In a conversation with Mr. Lucas, who owns the land on which the present burying ground is situated, he informed me that he would willingly sell to the citizens any number of acres they might require for the purpose, and for a lower price than he would dispose of it for any other object. He also informed me, that under the existing state of affairs, he was deprived of the use of 150 acres of pasturage; and, unless something was done by the citizens, soon, ho would be compelled to turn the graveyard out of his enclosure. As it is, every grave, not specially protected by a railing, is liable to be trampled upon by cattle and horses.

Having understood that Mr. Eliason has surveyed the premises, and now has a complete plot of the same in his office, there remains but little to be done, but to raise a sufficient amount to pay for the land — the expense of surveying and enclosing it, and ordering a public sale of lots; or, by placing them in the hands of Trustees to sell privately.

But, I am anticipating, and giving a detailed opinion, which would properly belong to the citizens when they meet, which I respectfully suggest, may be next Saturday evening, the 3d of Dec., at the Disciples’Church, at 6 1/2 o’clock, p. m.

Santa Rosa, Nov. 28. J. W. B. R.

– Sonoma Democrat, December 1 1859

 

CEMETERY MEETING.

Met pursuant to adjournment on the 13th of December, 1859, at 7 1/2 o’clock P. M.

On motion of Otho Hinton, S. T. Coulter was elected chairman of the meeting, Whereupon the committee appointed at the previous meeting, make the following report, the same being read, and on motion accepted:

REPORT OF CEMETERY COMMITTEE.
The committee to whom was referred the duty of ascertaining the most suitable location for a Cemetery, the price of the land, and any other information which they might deem pertinent to the subject, beg leave to submit the following report, viz:

Whereas, the present grave-yard, (on the land owned by Mr. Lucas) is a beautiful site for such purpose, not subject to overflow in time of high water — is in a reasonable distance of the town, easy of access — and more particularly, as many citizens of Santa Rosa and vicinity already have relatives and friends buried there — we do not hesitate to give this location the preference over all others.

We have ascertained on inquiry, that the present owner (Mr. Lucas) of the ground in the vicinity, is willing to sell any number of acres the community may require for a Cemetery, at Fifty Dollars per Acre. And your committee would recommend the purchase of four or six acres of said land at the sum above specified – excepting one acre, including the present graves, for which your Committee are of opinion the owner should take cost price, and reasonable interest on the same to the time of purchasing.

(SUPPLIED ENTRIES):
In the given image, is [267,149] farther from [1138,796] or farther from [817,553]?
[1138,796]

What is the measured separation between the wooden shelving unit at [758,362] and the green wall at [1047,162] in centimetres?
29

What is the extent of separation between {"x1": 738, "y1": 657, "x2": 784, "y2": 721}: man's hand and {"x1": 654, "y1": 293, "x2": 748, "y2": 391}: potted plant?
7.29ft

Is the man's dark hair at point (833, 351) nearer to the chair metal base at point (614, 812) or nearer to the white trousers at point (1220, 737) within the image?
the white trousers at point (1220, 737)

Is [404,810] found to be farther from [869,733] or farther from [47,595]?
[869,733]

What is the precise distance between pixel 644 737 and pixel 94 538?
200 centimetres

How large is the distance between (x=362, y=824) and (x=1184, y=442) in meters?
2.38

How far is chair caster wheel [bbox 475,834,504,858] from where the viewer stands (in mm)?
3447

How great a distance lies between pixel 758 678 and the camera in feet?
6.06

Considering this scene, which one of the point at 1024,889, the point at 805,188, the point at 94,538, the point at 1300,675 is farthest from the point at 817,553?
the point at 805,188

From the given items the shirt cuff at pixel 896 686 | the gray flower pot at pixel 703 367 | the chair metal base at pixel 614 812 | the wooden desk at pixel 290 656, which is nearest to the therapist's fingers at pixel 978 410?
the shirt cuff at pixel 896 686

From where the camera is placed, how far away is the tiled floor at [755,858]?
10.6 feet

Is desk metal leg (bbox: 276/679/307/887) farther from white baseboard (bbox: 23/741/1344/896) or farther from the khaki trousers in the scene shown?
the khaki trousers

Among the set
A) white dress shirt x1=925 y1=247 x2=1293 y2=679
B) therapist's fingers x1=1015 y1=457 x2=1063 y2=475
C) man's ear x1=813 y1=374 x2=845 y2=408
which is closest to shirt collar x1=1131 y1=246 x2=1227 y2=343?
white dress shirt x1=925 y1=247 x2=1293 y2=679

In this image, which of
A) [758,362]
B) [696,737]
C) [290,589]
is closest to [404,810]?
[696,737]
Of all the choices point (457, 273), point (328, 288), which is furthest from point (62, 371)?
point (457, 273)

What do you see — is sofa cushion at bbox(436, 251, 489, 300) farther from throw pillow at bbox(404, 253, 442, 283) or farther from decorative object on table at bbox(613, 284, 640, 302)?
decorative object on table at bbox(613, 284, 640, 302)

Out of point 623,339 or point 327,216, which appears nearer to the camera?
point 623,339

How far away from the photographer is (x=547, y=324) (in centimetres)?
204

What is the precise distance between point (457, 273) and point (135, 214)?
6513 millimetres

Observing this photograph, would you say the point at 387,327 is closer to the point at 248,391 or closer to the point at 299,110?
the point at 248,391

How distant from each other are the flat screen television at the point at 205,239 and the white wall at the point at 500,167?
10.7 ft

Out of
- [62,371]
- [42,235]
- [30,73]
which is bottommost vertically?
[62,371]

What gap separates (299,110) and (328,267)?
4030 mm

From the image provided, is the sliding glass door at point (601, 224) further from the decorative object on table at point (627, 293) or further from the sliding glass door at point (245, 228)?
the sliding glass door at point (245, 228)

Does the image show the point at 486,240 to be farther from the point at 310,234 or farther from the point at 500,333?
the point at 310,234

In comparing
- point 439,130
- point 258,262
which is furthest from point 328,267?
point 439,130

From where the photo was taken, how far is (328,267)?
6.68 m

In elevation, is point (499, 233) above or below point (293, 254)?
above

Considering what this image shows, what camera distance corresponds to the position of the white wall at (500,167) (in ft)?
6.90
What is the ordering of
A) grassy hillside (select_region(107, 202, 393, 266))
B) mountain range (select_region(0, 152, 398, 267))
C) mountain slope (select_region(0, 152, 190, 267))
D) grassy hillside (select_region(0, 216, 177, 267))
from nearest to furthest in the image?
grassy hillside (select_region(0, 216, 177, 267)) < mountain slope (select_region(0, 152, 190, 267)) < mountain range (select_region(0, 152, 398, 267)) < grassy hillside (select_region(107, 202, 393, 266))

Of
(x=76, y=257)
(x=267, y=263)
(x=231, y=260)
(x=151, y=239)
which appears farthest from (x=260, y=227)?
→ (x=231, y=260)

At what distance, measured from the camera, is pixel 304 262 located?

(EXERCISE REQUIREMENTS):
- 1) Answer these from the cemetery text, one per line:
(a) How many acres of pasturage did Mr. Lucas say he was deprived of?
(b) Who was elected chairman of the meeting?
(c) At what price per acre was the owner willing to sell land for a Cemetery?
- 2) Revise the stretch of the cemetery text from "Whereas, the present" through "over all others.", replacing "grave-yard" with "burial ground".
- 3) Write what comes next in the cemetery text, picking up after its last sentence.

(RESULTS OF THE TASKS):
- 1)
(a) 150 acres
(b) S. T. Coulter
(c) Fifty Dollars per Acre

- 2)
Whereas, the present burial ground, (on the land owned by Mr. Lucas) is a beautiful site for such purpose, not subject to overflow in time of high water — is in a reasonable distance of the town, easy of access — and more particularly, as many citizens of Santa Rosa and vicinity already have relatives and friends buried there — we do not hesitate to give this location the preference over all others.

- 3)
As to the mode of purchasing, &c., your committee recommend that eight responsible citizens of Santa Rosa and vicinity be appointed by the present meeting, who shall organize under the general corporation law, with instructions to purchase such quantity of land as may be agreed upon, and to give a joint note of the company. — Therefore, payable at such times, and in such installments as may be mutually agreed upon between them and the owner of the land. Said company shall be known and designated by the name of the “Santa Rosa Cemetery Company.”

It is further recommended by your committee, that said company, after organizing, shall appoint three or five of their number, whose duty it shall be to have the grounds surveyed, and a plot made thereof; provided, said plot shall be drawn in such way and form as to preserve the natural character of the scene; and provided, further, that said plot shall in no wise interfere with the graves already on said grounds.

Finally — Your committee would recommend that said company be requested to organize, and fulfilling their duties at as early a date as possible, report to an adjourned meeting at such time and place as may be agreed upon.

All of which is respectfully submitted.
James W. B. Reynolds, Chairman.

On motion of Wm. Churchman, the proceedings of the meeting and copy of the report of the committee as accepted, be published in the Santa Rosa Democrat, and that the meeting stand adjourned until next Tuesday evening, Dec. 20th, 1859, at the Baptist church, and that the ladies be especially invited to attend.

S. T. Coulter, Ch’n. Wm. H. Bond, Sec’y.

– Sonoma Democrat, December 15 1859

 

Efforts are making to purchase a tract of land near Santa Rosa, a part of which has been used as a burying-place by people of that town, to be set apart exclusively as a Cemetery. Those who favor this excellent project will please call at Gen. Hinton’s office.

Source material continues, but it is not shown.